=== What the task requires ===
Reproduce each caption in the data below verbatim, one per line, omitting the pictures.
________
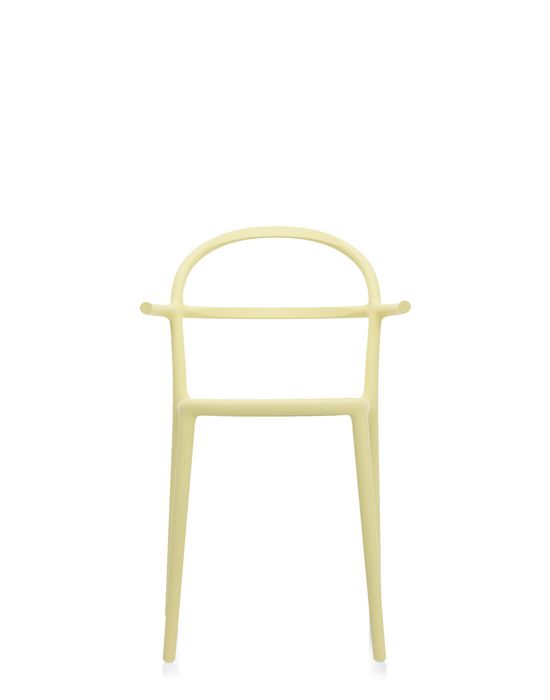Generic C Chair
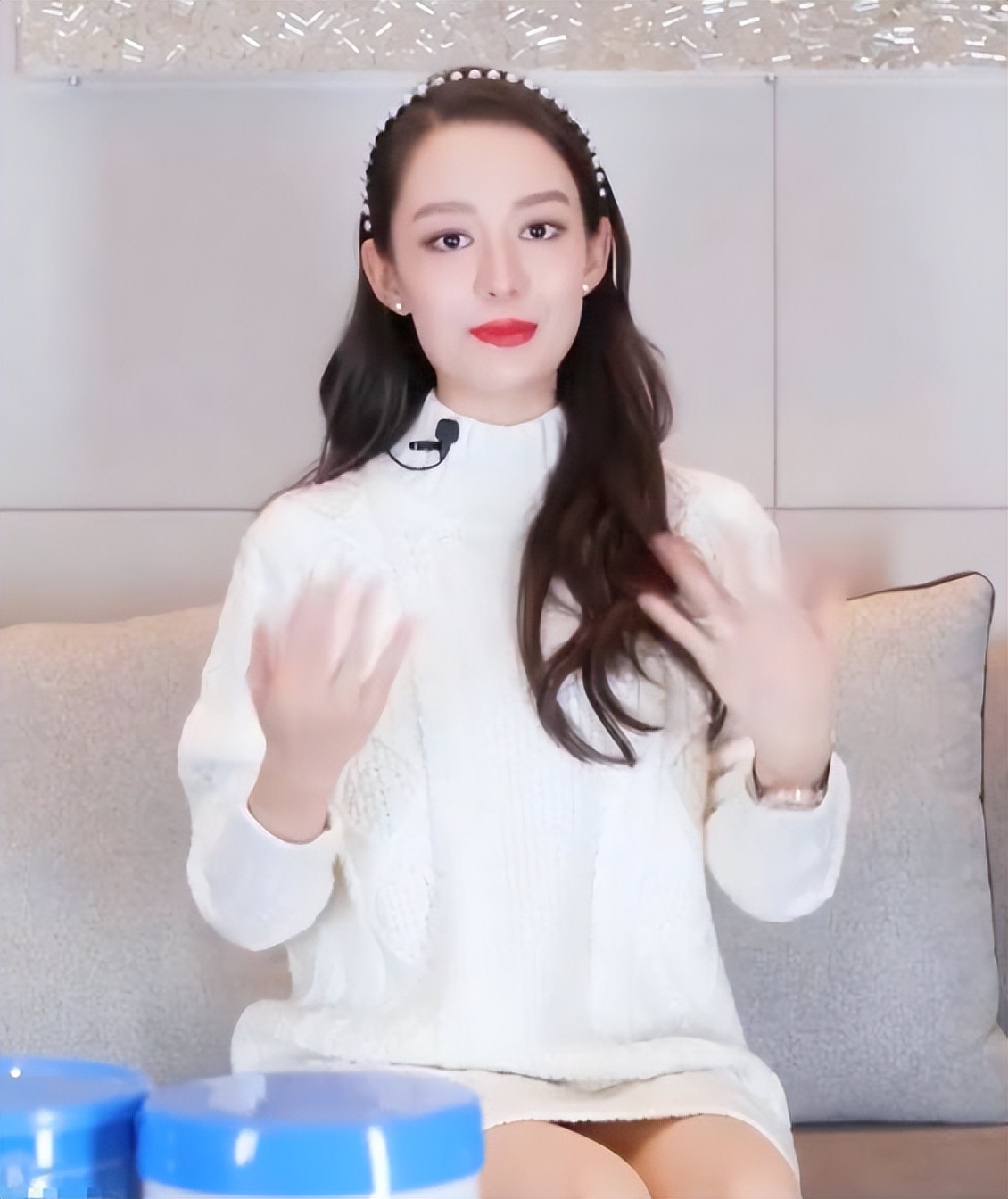 郎朗：钢琴为他带来了名与利，但同时也险些“毁”了他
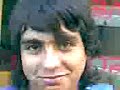 AL PEDO EN BALLESTER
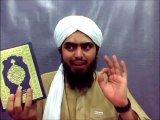 Mas'alah 01  Imam-ul-Ambia ki Dawat-e-Quran {PART 2} By Engineer Muhammad Ali Mirza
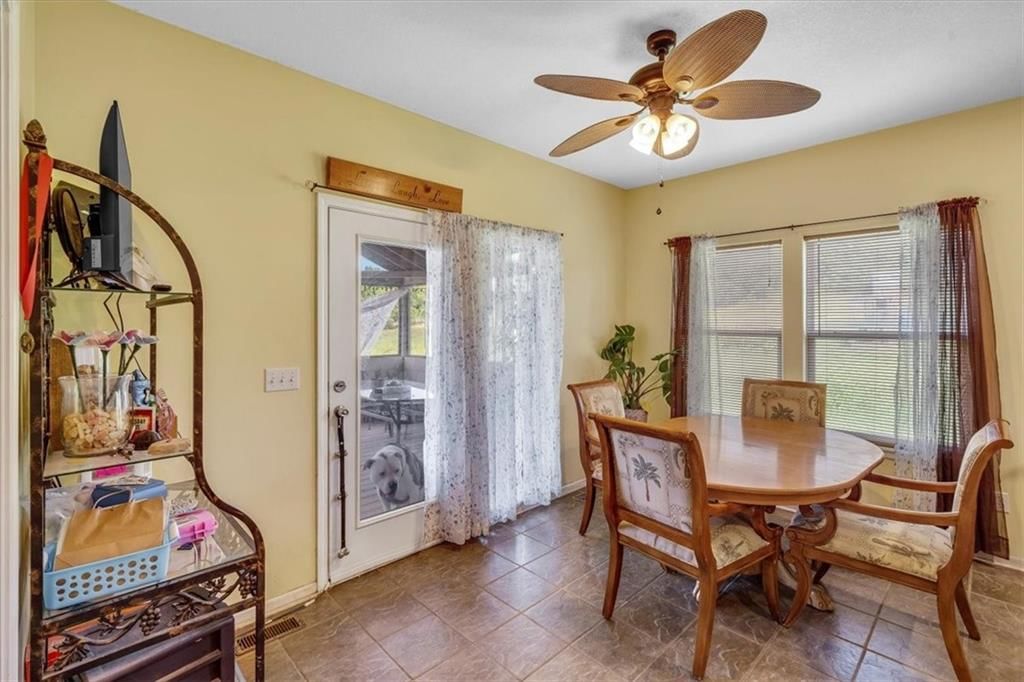 31804 E Burgess Road — photo 7
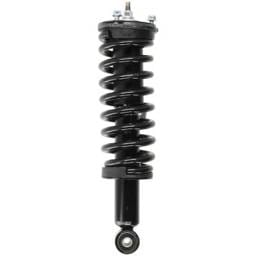 New Fully Loaded Shock Absorber And Strut Assembly Compatible With Chevrolet Gmc Canyon Sle 4 Cyl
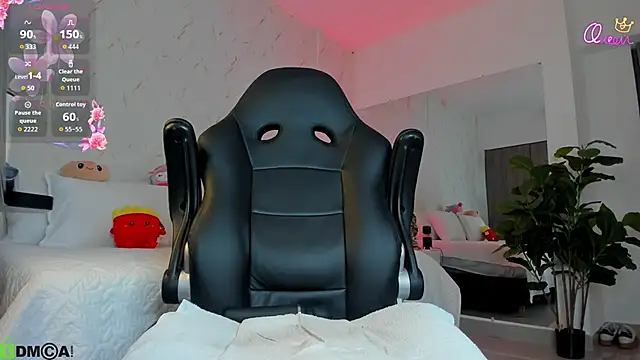 miss_tatiana_ webcam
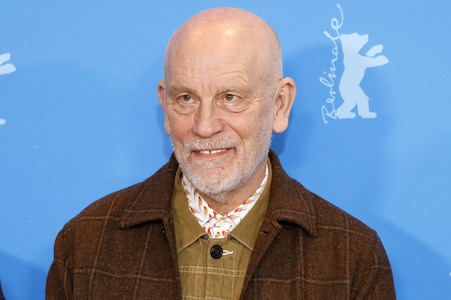 Photocall 'Seneca', Berlinale 2023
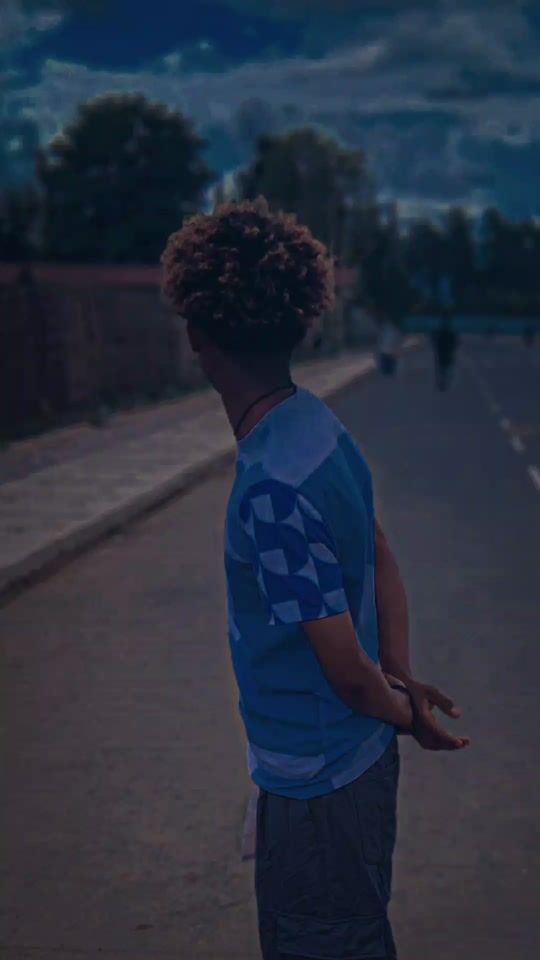 TikTok video thumbnail by 123mati5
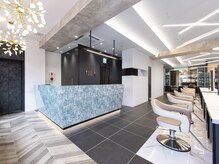 大人女性の髪悩みを本気で解消する美容室!白髪ぼかし、白髪ぼかしハイライトで自分の髪の毛が好きになる♪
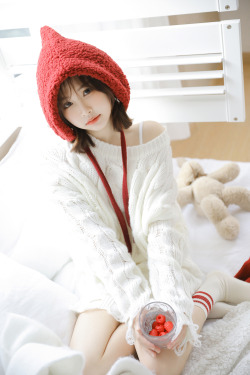 thisishowifeelaboutkawaii:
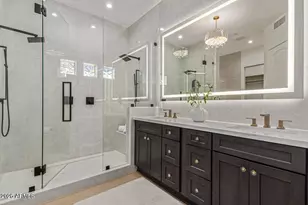 10175 E Cochise Dr, Scottsdale, AZ 85258 - Photo 20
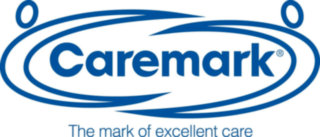 Caremark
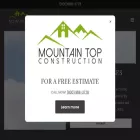 mtmountaintop.com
________
=== Answer below ===
Generic C Chair
 郎朗：钢琴为他带来了名与利，但同时也险些“毁”了他
 AL PEDO EN BALLESTER
 Mas'alah 01  Imam-ul-Ambia ki Dawat-e-Quran {PART 2} By Engineer Muhammad Ali Mirza
 31804 E Burgess Road — photo 7
 New Fully Loaded Shock Absorber And Strut Assembly Compatible With Chevrolet Gmc Canyon Sle 4 Cyl
 miss_tatiana_ webcam
 Photocall 'Seneca', Berlinale 2023
 TikTok video thumbnail by 123mati5
 大人女性の髪悩みを本気で解消する美容室!白髪ぼかし、白髪ぼかしハイライトで自分の髪の毛が好きになる♪
 thisishowifeelaboutkawaii:
 10175 E Cochise Dr, Scottsdale, AZ 85258 - Photo 20
 Caremark
 mtmountaintop.com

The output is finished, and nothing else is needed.